Problem - Put every line of the records below into a JSON list of strings, one string per line. Leave out blank lines and the pictures.

Material -
- - - - -
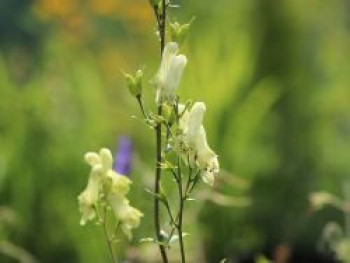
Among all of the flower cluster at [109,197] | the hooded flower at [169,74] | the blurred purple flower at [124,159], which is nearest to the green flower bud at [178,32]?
the hooded flower at [169,74]

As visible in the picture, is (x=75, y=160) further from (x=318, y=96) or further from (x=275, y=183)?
(x=318, y=96)

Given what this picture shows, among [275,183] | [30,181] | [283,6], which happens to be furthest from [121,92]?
[30,181]

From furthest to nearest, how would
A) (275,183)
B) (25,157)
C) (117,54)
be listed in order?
1. (117,54)
2. (275,183)
3. (25,157)

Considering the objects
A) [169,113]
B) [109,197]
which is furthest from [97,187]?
[169,113]

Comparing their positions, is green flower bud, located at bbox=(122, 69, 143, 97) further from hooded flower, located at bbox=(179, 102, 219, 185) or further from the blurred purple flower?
the blurred purple flower

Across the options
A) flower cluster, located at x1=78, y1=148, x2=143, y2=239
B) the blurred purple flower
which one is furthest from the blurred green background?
flower cluster, located at x1=78, y1=148, x2=143, y2=239

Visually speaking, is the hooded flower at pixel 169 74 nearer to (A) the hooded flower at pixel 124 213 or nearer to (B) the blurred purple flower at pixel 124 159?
(A) the hooded flower at pixel 124 213
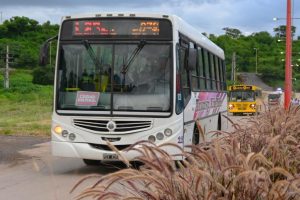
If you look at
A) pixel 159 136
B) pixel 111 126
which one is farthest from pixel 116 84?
pixel 159 136

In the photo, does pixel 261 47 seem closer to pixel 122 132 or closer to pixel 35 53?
pixel 35 53

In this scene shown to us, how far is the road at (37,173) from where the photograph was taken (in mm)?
9477

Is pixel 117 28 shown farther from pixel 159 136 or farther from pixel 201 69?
pixel 201 69

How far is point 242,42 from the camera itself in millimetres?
114188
- - - - -
Output of the exercise -
[
  "Among all of the flower cluster at [109,197] | the hooded flower at [169,74] | the blurred purple flower at [124,159], which is nearest to the green flower bud at [178,32]?",
  "the hooded flower at [169,74]",
  "As visible in the picture, is (x=75, y=160) further from (x=318, y=96) or further from (x=275, y=183)?",
  "(x=318, y=96)",
  "Given what this picture shows, among [275,183] | [30,181] | [283,6], which happens to be furthest from [121,92]?",
  "[30,181]",
  "From furthest to nearest, how would",
  "A) (275,183)",
  "B) (25,157)",
  "C) (117,54)",
  "be listed in order?",
  "1. (117,54)",
  "2. (275,183)",
  "3. (25,157)",
  "Considering the objects",
  "A) [169,113]",
  "B) [109,197]",
  "which is furthest from [97,187]?",
  "[169,113]",
  "Comparing their positions, is green flower bud, located at bbox=(122, 69, 143, 97) further from hooded flower, located at bbox=(179, 102, 219, 185) or further from the blurred purple flower?",
  "the blurred purple flower",
  "Across the options",
  "A) flower cluster, located at x1=78, y1=148, x2=143, y2=239",
  "B) the blurred purple flower",
  "which one is furthest from the blurred green background?",
  "flower cluster, located at x1=78, y1=148, x2=143, y2=239",
  "Visually speaking, is the hooded flower at pixel 169 74 nearer to (A) the hooded flower at pixel 124 213 or nearer to (B) the blurred purple flower at pixel 124 159?",
  "(A) the hooded flower at pixel 124 213",
  "If you look at",
  "A) pixel 159 136",
  "B) pixel 111 126",
  "which one is farthest from pixel 116 84?",
  "pixel 159 136",
  "In the photo, does pixel 261 47 seem closer to pixel 122 132 or closer to pixel 35 53?",
  "pixel 35 53",
  "In this scene shown to us, how far is the road at (37,173) from where the photograph was taken (in mm)?",
  "9477",
  "Is pixel 117 28 shown farther from pixel 159 136 or farther from pixel 201 69?",
  "pixel 201 69",
  "How far is point 242,42 from the camera itself in millimetres?",
  "114188"
]